Jørn received a two-year post-doctorate grant to study skull morphology in tyrannosaurid theropods by the Norwegian research council in 1998-2000 alongside Phillip Currie and the late Karol Sabath. In 2000, he joined The Natural History Museum of the University of Oslo, where he currently works as an associate professor in vertebrate paleontology.
Jørn has completed fieldwork in Canada and has traveled to China, Europe, Africa and Australia to visit paleontological sites. His most current fieldwork has been focused on dinosaurs. This included work in 2002 on the island of Spitsbergen in the Svalbard archipelago. During his last three field seasons (2004, 2006, 2007), 40 skeletons of Jurassic marine reptiles were mapped and six excavated by his group in cooperation with his colleague Hans Arne Nakrem.
Jørn has published 19 peer-reviewed scientific papers, of which 12 are on mammals, and 7 on dinosaurs, often co-authored with Zofia Kielan-Jaworowska. He is genuinely interested in outreach work and has published several popular books in Norwegian on subjects like human evolution, local geology and petrography as well as a dinosaur book in Braille. He also has many publications in Norwegian (53) on paleontology, mineralogy and the history of science. He is often interviewed for Norwegian radio, TV and newspapers commenting on paleontological and evolutionary issues (about 100 times a year), co-hosted a science talk show on Norwegian radio and has also had his own weekly part in a children's science television show.

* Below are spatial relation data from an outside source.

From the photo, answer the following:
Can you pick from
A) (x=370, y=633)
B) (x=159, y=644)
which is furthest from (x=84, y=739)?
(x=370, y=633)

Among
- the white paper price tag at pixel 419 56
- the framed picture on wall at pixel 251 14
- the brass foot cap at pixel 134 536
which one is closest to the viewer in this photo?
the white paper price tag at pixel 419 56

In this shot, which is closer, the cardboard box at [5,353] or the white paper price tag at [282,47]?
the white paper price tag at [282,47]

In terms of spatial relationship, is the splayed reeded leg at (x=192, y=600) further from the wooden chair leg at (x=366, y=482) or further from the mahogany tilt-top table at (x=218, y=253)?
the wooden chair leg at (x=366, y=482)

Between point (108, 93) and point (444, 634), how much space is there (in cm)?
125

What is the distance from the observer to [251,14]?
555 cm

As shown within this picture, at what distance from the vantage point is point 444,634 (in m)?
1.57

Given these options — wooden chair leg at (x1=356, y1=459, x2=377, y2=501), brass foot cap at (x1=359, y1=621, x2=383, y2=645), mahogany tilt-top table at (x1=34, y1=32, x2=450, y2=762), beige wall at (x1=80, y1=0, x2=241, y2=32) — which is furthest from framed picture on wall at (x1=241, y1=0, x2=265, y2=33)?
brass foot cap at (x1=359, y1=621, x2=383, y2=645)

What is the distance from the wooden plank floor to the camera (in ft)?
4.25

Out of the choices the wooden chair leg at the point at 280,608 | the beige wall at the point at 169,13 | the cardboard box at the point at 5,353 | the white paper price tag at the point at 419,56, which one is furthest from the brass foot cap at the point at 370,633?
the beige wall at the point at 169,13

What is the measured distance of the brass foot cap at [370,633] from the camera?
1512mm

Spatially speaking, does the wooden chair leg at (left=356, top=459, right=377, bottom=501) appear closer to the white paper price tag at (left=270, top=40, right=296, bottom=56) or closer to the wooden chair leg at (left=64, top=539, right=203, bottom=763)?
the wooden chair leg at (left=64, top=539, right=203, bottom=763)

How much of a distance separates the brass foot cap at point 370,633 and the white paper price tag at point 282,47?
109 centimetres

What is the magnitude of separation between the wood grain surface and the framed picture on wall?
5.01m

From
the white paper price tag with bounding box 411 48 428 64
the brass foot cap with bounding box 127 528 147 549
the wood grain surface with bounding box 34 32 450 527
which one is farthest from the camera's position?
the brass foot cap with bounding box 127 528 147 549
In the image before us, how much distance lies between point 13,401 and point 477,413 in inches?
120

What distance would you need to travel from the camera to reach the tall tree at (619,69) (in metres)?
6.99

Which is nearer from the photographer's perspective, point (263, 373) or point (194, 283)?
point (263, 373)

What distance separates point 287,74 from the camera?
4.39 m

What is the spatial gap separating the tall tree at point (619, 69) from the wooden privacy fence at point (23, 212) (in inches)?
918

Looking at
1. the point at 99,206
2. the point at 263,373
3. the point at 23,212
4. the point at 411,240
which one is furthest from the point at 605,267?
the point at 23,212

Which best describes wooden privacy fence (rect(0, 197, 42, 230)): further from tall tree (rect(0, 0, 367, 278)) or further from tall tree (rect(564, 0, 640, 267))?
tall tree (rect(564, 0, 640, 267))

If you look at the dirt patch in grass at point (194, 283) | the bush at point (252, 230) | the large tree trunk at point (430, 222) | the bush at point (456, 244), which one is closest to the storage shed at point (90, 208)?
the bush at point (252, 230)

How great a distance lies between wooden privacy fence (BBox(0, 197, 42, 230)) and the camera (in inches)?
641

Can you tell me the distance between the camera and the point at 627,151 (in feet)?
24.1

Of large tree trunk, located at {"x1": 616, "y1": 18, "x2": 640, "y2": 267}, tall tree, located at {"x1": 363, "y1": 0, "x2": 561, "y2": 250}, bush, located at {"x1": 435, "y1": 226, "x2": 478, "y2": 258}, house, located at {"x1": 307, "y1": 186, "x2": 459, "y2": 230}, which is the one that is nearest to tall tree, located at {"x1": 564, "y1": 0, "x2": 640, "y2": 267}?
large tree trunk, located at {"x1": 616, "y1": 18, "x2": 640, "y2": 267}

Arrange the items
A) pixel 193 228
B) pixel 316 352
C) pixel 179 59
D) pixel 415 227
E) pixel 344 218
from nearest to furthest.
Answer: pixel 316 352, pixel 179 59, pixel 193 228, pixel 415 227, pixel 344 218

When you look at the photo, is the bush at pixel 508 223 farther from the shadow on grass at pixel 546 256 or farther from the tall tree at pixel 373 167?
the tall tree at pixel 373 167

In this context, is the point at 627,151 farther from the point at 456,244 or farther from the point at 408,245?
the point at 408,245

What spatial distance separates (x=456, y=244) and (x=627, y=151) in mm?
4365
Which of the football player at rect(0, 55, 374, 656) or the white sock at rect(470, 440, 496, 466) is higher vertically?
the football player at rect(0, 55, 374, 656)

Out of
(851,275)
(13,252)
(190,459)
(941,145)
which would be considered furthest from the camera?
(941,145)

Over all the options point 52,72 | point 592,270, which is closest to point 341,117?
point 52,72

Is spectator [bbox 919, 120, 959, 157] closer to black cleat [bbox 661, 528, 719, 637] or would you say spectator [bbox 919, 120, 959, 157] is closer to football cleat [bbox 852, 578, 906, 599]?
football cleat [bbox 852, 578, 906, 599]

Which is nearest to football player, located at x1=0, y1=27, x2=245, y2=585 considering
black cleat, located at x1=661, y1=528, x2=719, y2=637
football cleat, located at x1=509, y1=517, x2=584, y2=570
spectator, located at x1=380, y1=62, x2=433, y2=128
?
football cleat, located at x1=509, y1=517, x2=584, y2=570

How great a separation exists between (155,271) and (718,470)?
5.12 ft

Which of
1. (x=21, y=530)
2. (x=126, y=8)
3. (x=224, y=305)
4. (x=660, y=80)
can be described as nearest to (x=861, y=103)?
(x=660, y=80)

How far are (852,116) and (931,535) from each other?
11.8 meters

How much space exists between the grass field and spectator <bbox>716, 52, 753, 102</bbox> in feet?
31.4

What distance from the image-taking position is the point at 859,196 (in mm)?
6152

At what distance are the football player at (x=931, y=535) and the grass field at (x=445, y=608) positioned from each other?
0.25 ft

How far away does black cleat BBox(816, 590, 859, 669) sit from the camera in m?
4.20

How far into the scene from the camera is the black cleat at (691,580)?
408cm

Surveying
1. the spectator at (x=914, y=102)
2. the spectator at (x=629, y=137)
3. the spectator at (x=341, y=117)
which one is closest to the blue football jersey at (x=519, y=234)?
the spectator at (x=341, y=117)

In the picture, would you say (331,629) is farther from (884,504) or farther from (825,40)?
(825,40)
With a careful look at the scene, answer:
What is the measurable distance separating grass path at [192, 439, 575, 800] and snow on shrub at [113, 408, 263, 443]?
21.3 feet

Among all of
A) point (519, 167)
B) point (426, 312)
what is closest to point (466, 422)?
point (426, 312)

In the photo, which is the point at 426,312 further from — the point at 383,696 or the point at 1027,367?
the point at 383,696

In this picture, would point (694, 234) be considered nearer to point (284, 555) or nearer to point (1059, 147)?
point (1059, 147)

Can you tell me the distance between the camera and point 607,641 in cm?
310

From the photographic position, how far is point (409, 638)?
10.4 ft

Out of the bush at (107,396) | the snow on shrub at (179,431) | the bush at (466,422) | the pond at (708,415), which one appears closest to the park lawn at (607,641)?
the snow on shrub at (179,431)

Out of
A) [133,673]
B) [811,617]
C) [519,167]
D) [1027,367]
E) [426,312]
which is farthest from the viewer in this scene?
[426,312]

He was project leader on the large exhibitions at the Natural History museum "The secret treasures of China" in 2000 and "Deadly dinosaurs" in 2003.
In 1991, Jørn married Merethe Frøyland, who is an associate professor at the Norwegian Center for Science Education at the University of Oslo. The couple has one daughter.
Dr. Patrick Druckenmiller
Dr. Druckenmiller is the Curator of Earth Sciences at the University of Alaska Museum of the North and Assistant Professor in the Department of Geology and Geophysics at the University of Alaska Fairbanks. He is a vertebrate paleontologist specializing in the study of Mesozoic (Age of Dinosaurs) marine reptiles, such as ichthyosaurs and plesiosaurs. While remains of these two extinct groups of vertebrates were first unearthed nearly 200 years ago, many aspects of their life histories and paleobiology remain largely unknown. Pat studies the diversity and evolutionary relationships of these globally distributed organisms through discovery and descriptions of new material. He also uses computed tomographic (CT) scan data, which is an important non-destructive means to help in understanding cranial anatomy and sensory systems of extinct organisms.
Pat has conducted extensive paleontologic fieldwork throughout the western United States and Canada. In recent years, his fieldwork has focused on new discoveries from high latitude sites in Alaska and Norway. Currently, Pat is collaborating on a research project with the University of Oslo Natural History Museum to document Late Jurassic marine reptiles in the arctic archipelago of Svalbard, Norway. He also has active field projects underway in Alaska.